# [DOCUMENT TEXT]

Dongfei Zhang abcd, Kai Zhang bc, Songfeng E cd, Dapeng Liu cd, Chaowei Li ce and Yagang Yao *bcd
aNano Science and Technology Institute, University of Science and Technology of China, Suzhou 215123, China
bNational Laboratory of Solid State Microstructures, College of Engineering and Applied Sciences, Jiangsu Key Laboratory of Artificial Functional Materials, Collaborative Innovation Center of Advanced Microstructures, Nanjing University, Nanjing 210093, China. E-mail: ygyao2018@nju.edu.cn
cDivision of Advanced Nanomaterials, Key Laboratory of Nanodevices and Applications, Joint Key Laboratory of Functional Nanomaterials and Devices, CAS Center for Excellence in Nanoscience, Suzhou Institute of Nano-Tech and Nano-Bionics, Chinese Academy of Sciences, Suzhou 215123, China
dDivision of Nanomaterials and Jiangxi Key Lab of Carbonene Materials, Suzhou Institute of Nano-Tech and Nano-Bionics, Nanchang, Chinese Academy of Sciences, Nanchang 330200, China
eCollege of Chemistry and Chemical Engineering, Anyang Normal University, Anyang 455002, China

Received 28th May 2020 , Accepted 29th May 2020

First published on 1st June 2020


Abstract

With the development of preparation technology, obtaining boron nitride nanotubes (BNNTs) is no longer difficult, but it is still not easy to balance the quality and purity of the obtained products using existing methods. In this work, we investigated a previously reported MgB2 catalyst to explore the synthesis of BNNTs at a higher temperature in a conventional chemical vapor deposition (CVD) system from a classic B/MgO precursor. Various characterization methods showed the high activity of MgB2 at 1400 °C and the superiority of the as-grown BNNTs in terms of purity and quality. Further reference experiments and element characterization measurements were also performed to verify the role of MgB2 in the growth of the BNNTs, finding that B/MgO/MgB2 is a simple and efficient precursor.

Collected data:
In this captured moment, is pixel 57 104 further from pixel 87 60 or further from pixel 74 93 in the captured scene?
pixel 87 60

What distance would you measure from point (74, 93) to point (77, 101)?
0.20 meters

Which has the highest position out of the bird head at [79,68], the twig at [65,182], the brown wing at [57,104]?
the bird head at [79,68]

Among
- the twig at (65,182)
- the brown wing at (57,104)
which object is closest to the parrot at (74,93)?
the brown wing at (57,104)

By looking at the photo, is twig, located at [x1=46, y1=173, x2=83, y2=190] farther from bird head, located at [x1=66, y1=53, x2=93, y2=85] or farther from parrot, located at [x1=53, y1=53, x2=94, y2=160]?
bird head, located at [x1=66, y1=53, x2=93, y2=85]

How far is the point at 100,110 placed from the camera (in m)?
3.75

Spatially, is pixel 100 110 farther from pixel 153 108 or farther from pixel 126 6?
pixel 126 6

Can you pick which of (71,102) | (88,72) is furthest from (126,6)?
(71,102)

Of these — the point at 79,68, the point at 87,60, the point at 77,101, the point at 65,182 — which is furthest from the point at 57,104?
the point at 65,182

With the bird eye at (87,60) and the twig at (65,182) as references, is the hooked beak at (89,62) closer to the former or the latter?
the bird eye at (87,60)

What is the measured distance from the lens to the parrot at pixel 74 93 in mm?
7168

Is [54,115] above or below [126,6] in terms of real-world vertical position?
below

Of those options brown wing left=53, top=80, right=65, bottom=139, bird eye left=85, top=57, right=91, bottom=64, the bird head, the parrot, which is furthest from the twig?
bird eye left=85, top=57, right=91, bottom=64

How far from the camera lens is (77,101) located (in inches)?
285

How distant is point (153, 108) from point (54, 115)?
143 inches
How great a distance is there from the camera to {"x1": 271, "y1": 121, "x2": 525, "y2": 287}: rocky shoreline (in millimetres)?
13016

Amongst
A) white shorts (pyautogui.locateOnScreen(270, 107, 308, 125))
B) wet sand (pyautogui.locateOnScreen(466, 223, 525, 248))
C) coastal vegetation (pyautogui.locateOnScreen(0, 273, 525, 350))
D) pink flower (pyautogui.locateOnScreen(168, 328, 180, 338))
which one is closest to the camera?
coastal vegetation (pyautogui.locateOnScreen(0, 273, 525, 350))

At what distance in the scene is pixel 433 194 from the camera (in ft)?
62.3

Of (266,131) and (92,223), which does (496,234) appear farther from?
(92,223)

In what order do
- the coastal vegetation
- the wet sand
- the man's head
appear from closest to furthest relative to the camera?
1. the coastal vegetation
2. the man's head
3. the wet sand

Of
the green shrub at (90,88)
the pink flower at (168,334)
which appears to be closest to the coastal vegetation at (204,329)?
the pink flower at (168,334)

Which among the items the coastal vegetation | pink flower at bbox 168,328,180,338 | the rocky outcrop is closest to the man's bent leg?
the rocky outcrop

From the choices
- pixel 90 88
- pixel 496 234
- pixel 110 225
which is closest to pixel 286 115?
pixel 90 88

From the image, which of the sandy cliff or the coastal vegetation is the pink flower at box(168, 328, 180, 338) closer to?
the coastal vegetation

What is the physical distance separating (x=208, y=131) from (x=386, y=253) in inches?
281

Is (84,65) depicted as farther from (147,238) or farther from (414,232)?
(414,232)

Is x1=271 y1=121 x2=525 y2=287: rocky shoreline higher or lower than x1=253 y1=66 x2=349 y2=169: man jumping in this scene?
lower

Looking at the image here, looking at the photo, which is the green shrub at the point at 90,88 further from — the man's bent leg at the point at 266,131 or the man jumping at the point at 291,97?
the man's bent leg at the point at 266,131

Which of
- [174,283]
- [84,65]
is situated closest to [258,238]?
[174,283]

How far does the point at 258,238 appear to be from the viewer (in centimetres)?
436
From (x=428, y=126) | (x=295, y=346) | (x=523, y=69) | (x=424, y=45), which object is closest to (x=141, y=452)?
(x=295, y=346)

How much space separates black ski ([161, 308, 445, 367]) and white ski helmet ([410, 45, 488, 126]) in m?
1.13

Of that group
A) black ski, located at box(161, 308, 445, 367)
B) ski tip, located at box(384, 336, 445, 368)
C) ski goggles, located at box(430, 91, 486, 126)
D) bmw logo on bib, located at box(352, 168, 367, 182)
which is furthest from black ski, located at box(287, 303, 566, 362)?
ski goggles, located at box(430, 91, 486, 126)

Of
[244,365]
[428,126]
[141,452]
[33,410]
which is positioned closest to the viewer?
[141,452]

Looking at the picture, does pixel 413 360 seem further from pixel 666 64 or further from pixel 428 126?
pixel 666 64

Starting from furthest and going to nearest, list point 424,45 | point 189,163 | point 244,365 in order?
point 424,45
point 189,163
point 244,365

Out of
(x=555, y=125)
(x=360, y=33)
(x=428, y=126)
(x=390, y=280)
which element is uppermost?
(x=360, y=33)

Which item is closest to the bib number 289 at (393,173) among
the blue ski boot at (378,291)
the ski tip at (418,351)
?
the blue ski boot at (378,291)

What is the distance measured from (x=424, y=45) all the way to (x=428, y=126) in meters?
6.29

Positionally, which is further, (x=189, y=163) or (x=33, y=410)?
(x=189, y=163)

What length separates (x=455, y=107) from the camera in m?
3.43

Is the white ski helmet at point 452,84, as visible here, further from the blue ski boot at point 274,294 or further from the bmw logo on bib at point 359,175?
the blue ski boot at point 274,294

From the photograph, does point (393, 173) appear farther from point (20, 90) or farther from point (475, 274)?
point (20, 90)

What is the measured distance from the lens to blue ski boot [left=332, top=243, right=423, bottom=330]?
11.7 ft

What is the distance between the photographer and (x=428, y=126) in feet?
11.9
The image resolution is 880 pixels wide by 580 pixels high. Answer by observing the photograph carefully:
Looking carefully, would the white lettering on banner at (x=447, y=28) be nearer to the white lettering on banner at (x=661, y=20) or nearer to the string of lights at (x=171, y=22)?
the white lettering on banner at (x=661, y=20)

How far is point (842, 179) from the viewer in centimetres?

# [TASKS]
a. For each statement below, say yes or no depending on whether the boron nitride nanotube text agrees with it, and quote the words from the text that decide it: (i) The MgB2 catalyst was introduced for the first time in this work. (ii) The nanotubes were grown in a conventional chemical vapor deposition system. (iii) The article was accepted one day after it was received.
b. Continue the boron nitride nanotube text after its final sentence.
The rows above have no connection to the boron nitride nanotube text.

# [ANSWERS PROVIDED]
a.
(i) No: "a previously reported MgB2 catalyst"
(ii) Yes: "in a conventional chemical vapor deposition (CVD) system"
(iii) Yes: "Received 28th May 2020 , Accepted 29th May 2020"

b.
1. Introduction

Boron nitride nanotubes (BNNTs) as a structural analog to carbon nanotubes (CNTs), not only share their similar high strength, stiffness,1 thermal conductivity2–4 and low density,5 but also possess some unique properties. For example, strong resistance to oxidation,6,7 excellent electrical insulation,8 superhydrophobic ability,9 catalytic properties10 and biocompatibility11 and so on. However, development of their applications is far behind other low dimensional nanomaterials such as CNTs or graphene because it is challenging to produce high quality BNNTs.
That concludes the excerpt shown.